The YourStake.org questionnaire was designed through working with a focus group of advisors using the questionnaire with their clients over ~9 months. The questionnaire is designed using techniques from psychometric survey design. The focus group and design process was guided by persons who studied psychology, behavioral economics, and econometrics at Yale University, and worked on survey design with the Yale Project on Climate Change Communications. The wording of the questionnaire was created in collaboration with BEWorks, a group of global behavioral finance experts.
Key Considerations and Outcomes:
Quick
Financial advisors have many topics to go through in their consultations, and this cannot take up the whole meeting by default. We designed the questionnaire to allow clients to answer all the questions in 3 minutes or less.
Engaging
We designed the questionnaire to be a fun experience for clients. All questions have the potential to spark additional conversation between the advisor and client. While the questionnaire can be completed quickly, approximately 30% of clients spend at least 10 minutes discussing values-based issues when going through the questionnaire with their advisor, with many conversations spanning 30+ minutes.
Digestible
Clients need to be able to take this questionnaire without feeling overwhelmed by choice or like they need extra expertise to understand the topics.
Relatable
Wherever possible, we want to frame questions in terms of daily life activities or tangible tradeoffs that people may have already considered.
Avoid Offense
Advisors fear offending a client by bringing up a hot-button issue or biased opinion when having values-based conversations. We aim to phrase questions without triggering keywords, and steer away from references to polarizing buckets of identities.
Resonance
A questionnaire outcome is successful if the client feels the results adequately represent their values. Other questionnaires, such as the Myers-Briggs, have the quality of people resonating with the identity described by their results.
Revealed Preferences
Questions should probe client behaviors.
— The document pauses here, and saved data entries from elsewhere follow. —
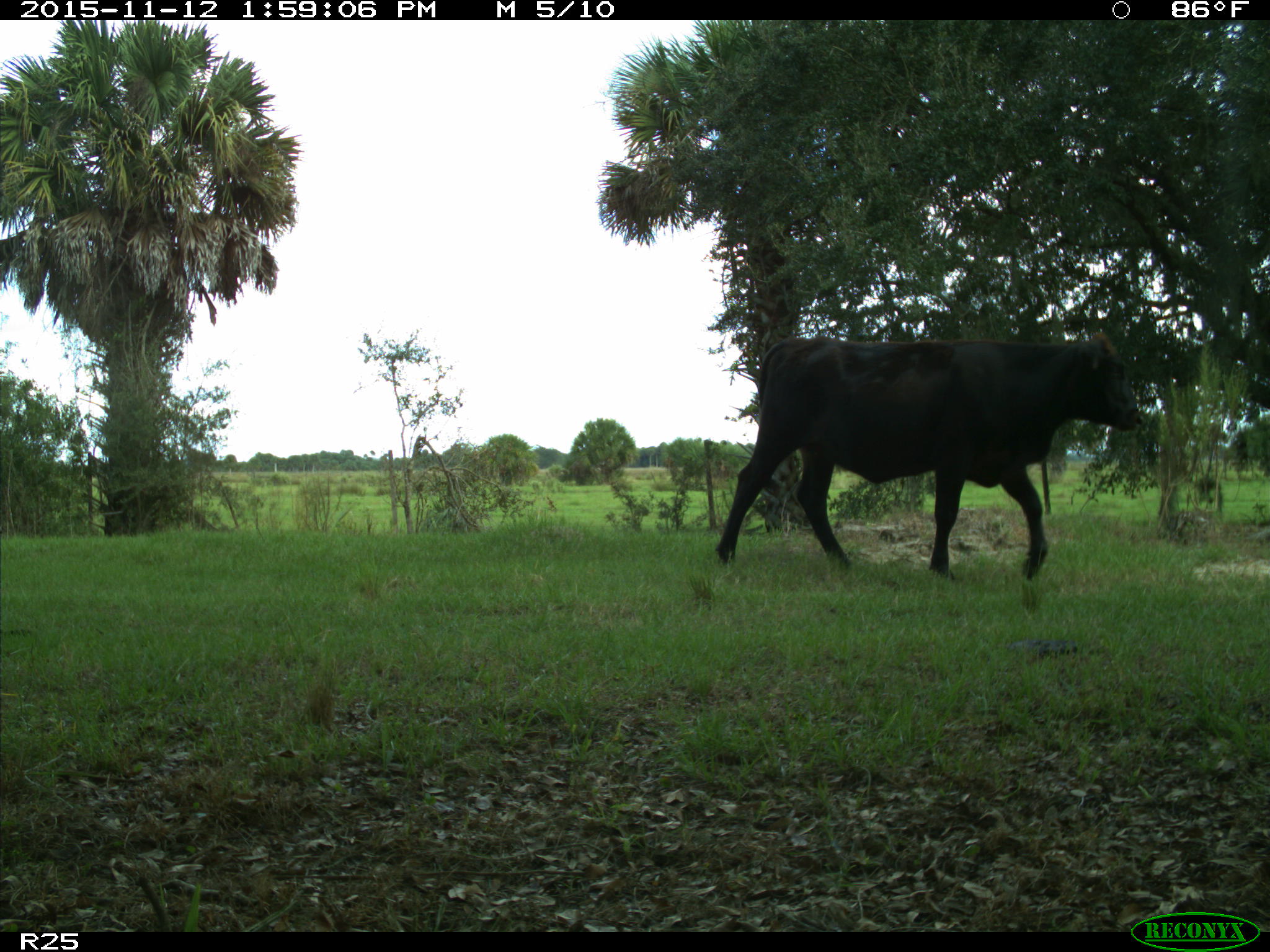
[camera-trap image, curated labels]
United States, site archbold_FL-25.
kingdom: Animalia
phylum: Chordata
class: Mammalia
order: Artiodactyla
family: Bovidae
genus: Bos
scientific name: Bos taurus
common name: domestic cow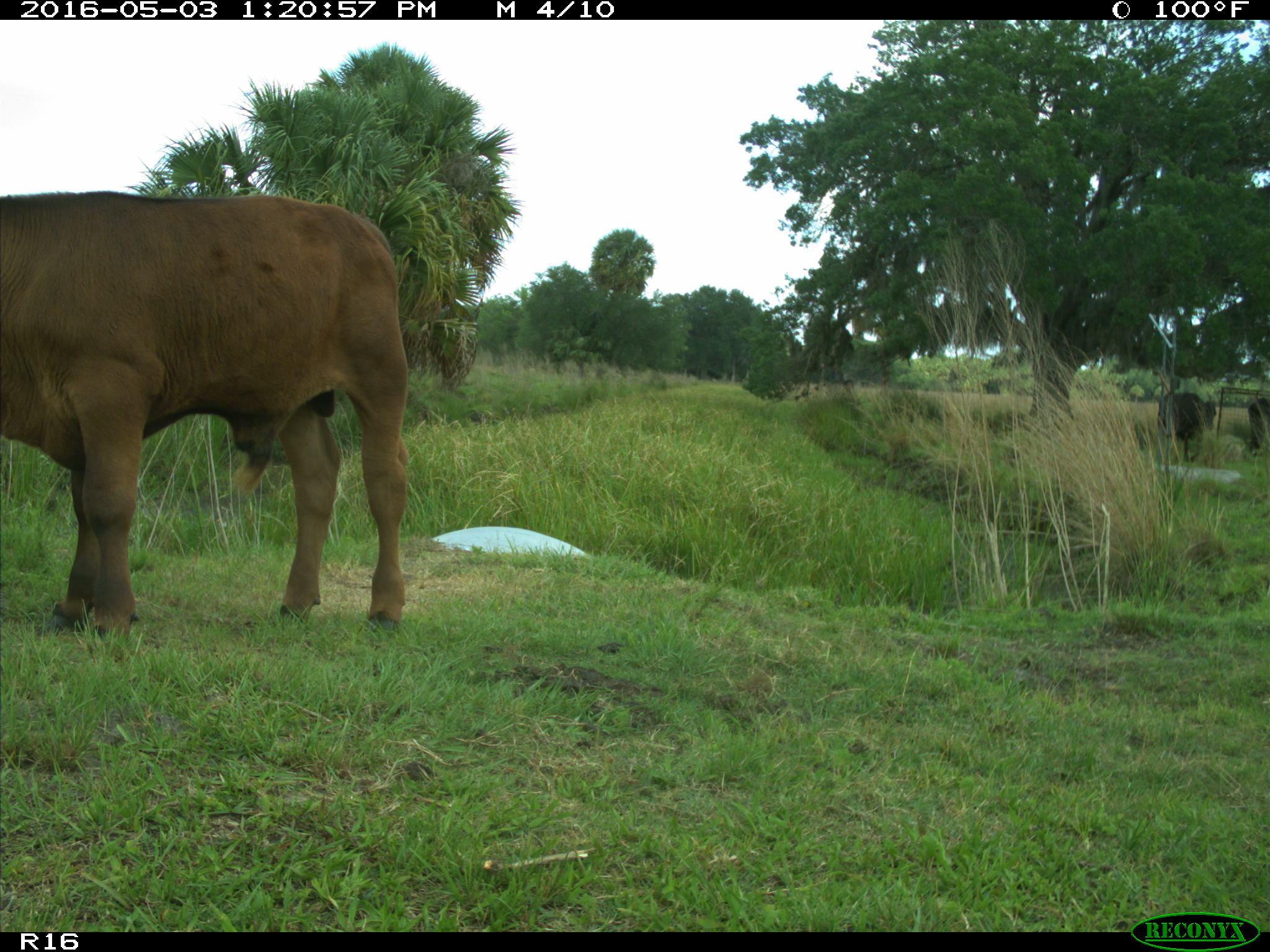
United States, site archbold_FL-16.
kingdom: Animalia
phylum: Chordata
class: Mammalia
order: Artiodactyla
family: Bovidae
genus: Bos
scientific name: Bos taurus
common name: domestic cow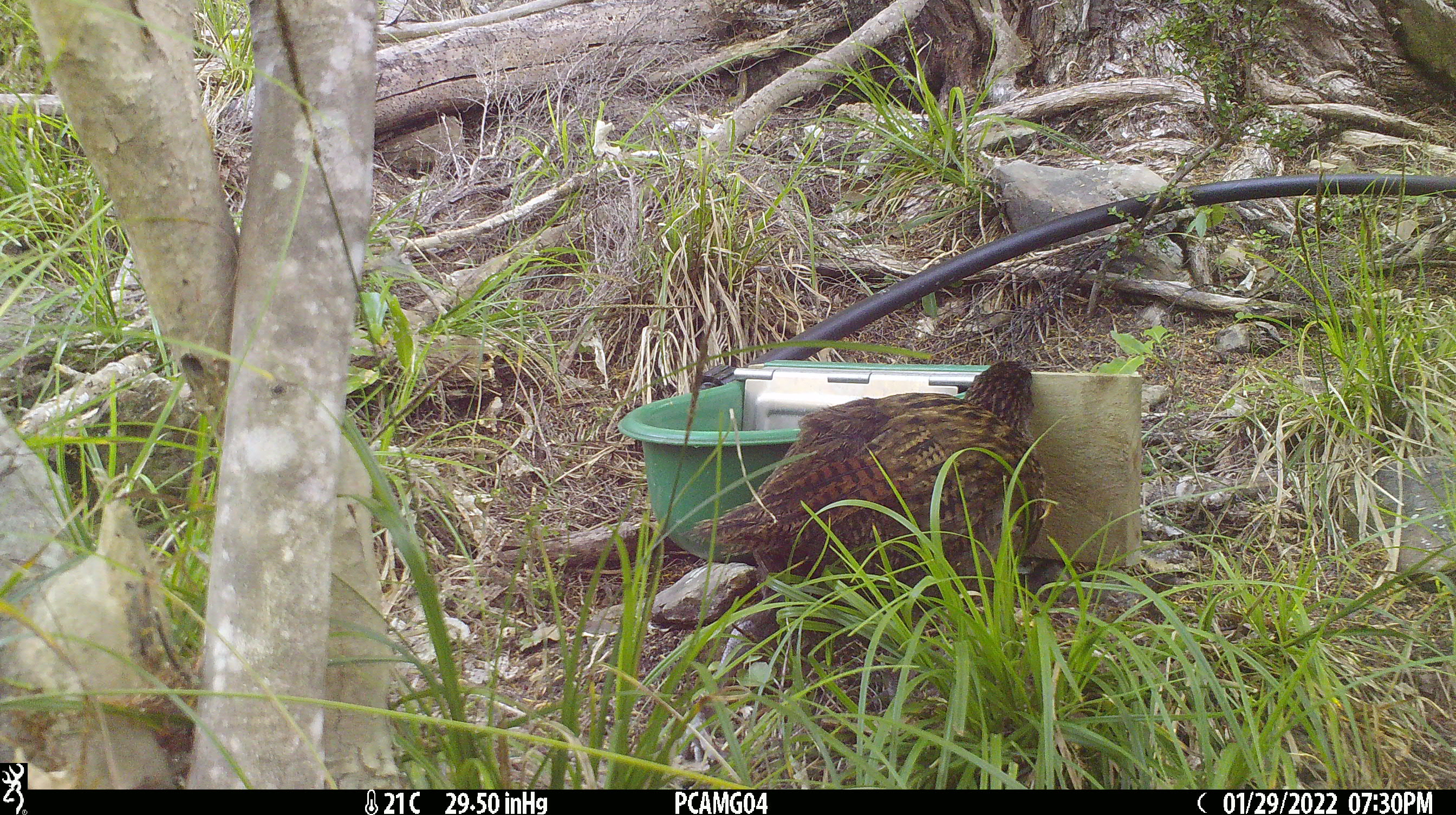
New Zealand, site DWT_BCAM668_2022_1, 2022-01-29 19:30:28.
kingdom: Animalia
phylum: Chordata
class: Aves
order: Gruiformes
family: Rallidae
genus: Gallirallus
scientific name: Gallirallus australis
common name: weka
Weka (Gallirallus australis).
Questions should be anchored in daily life activities and reflective of deeply held beliefs, not what people think is politically correct to say at a meeting.
Structure
There are 14 questions and 7 “ESG Personality Types” that can result.
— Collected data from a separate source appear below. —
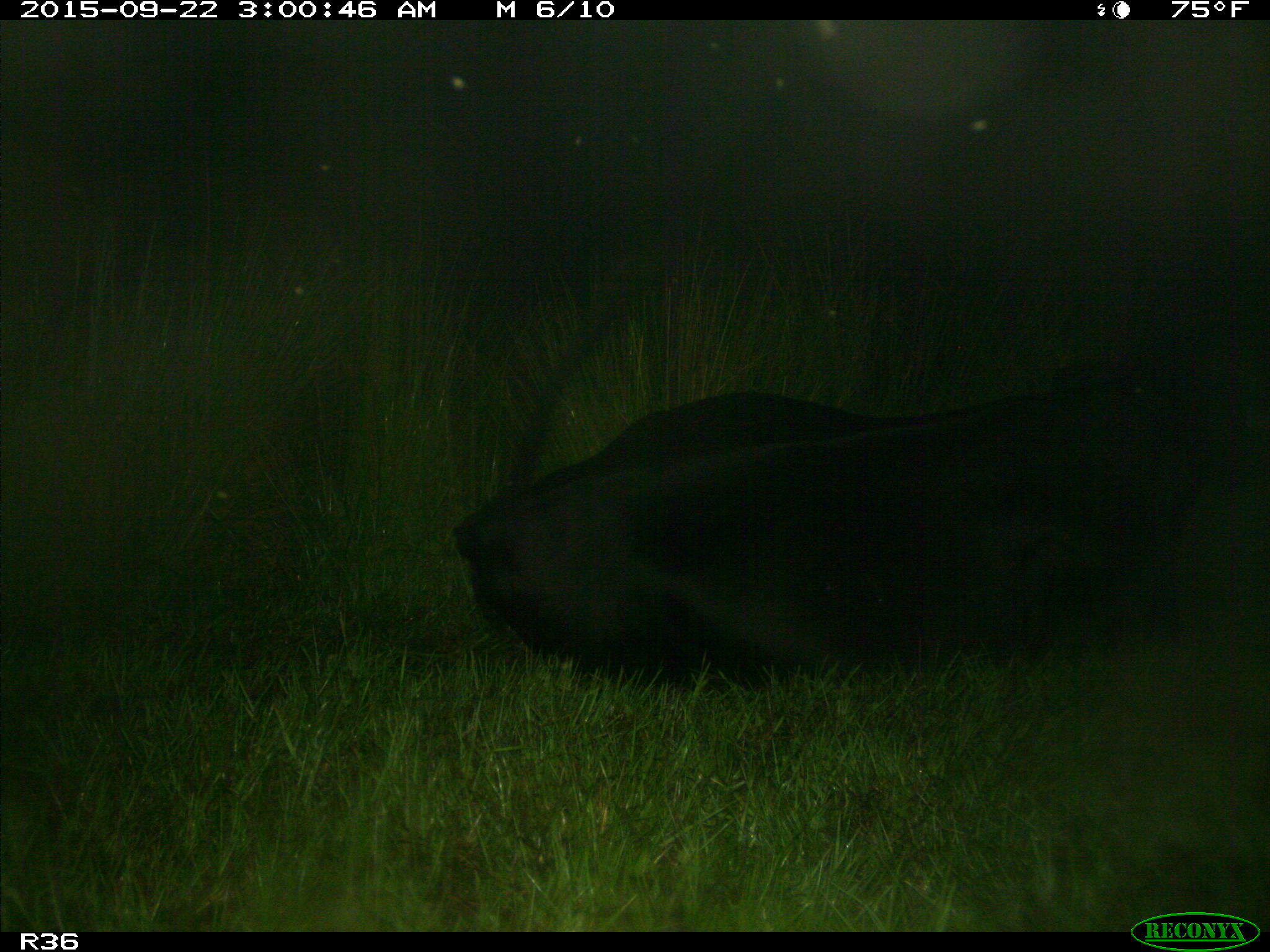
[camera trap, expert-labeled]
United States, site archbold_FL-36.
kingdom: Animalia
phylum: Chordata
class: Mammalia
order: Artiodactyla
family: Bovidae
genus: Bos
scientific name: Bos taurus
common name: domestic cow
Bos taurus (domestic cow).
The questionnaire is setup as a Likert questionnaire, with question responses ranging from ‘Strongly Disagree’ to ‘Strongly Agree.’
There are two questions each that correspond to an “ESG Personality Type.” For someone to be associated with the personality type, they have to answer net towards that type. Those two questions have randomly varied directions (e.g. sometimes to be associated with the personality type respondents should “agree” and sometimes they should “disagree.”) This approach aims to address internal consistency of survey design.
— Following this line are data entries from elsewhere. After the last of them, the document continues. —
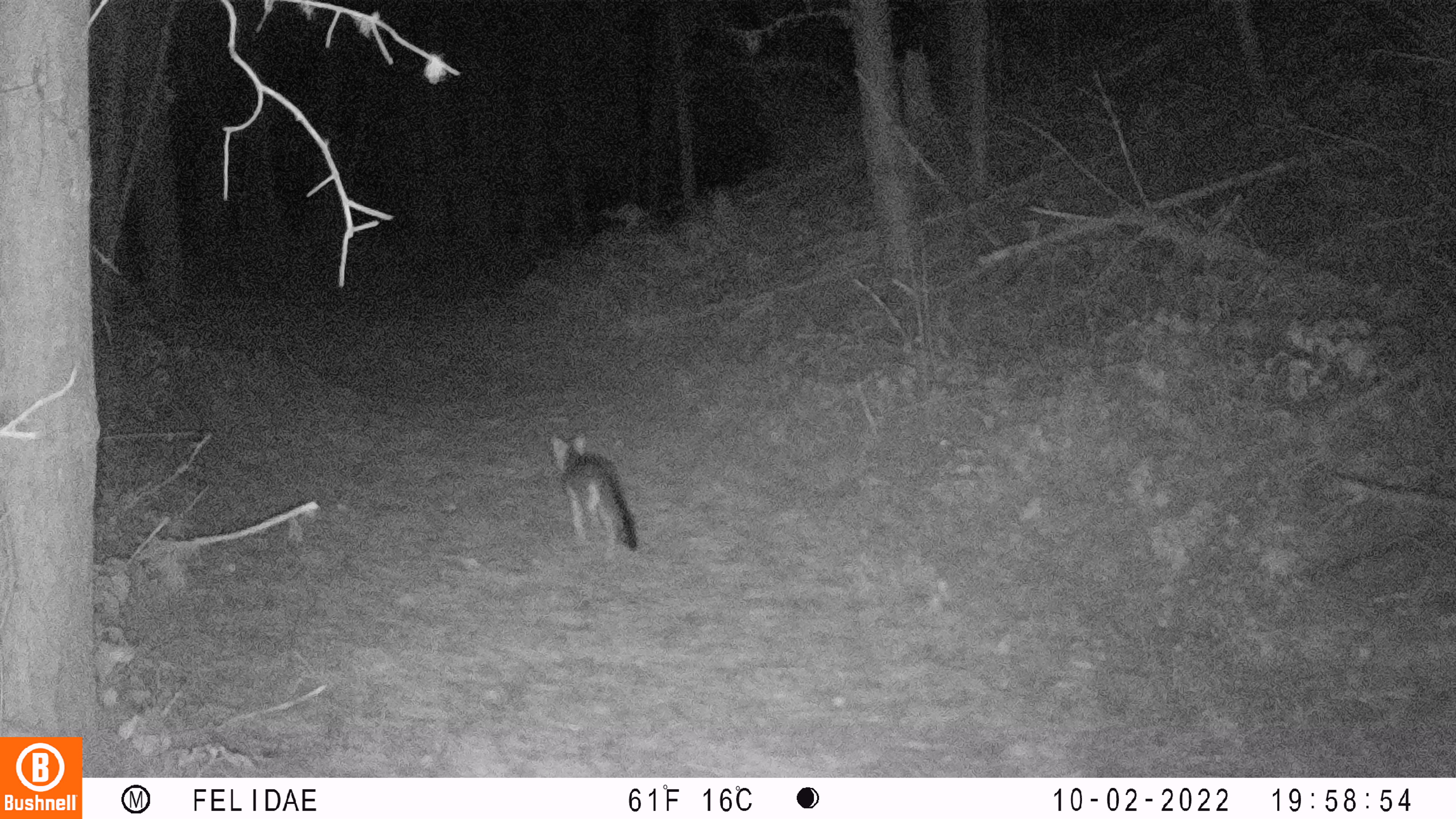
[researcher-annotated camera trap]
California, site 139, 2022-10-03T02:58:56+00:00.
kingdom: Animalia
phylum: Chordata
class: Mammalia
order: Carnivora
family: Canidae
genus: Urocyon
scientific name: Urocyon cinereoargenteus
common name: gray fox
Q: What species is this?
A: Gray fox (Urocyon cinereoargenteus).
The wording of the questions aims to most closely reflect daily life practices (e.g. “do you own a gun?”). If not a daily behavior, the questions pose tradeoffs that prompt respondents to choose between priorities (e.g. “should employers pay a living wage even if that means employing fewer people?”).
YourStake chose to represent personality types with seven categories because it is the ideal number of categories that humans can hold distinctly in their short term memory. The categories were chosen to represent the top issue areas that values-aligned investors are looking for, where ESG data is also available.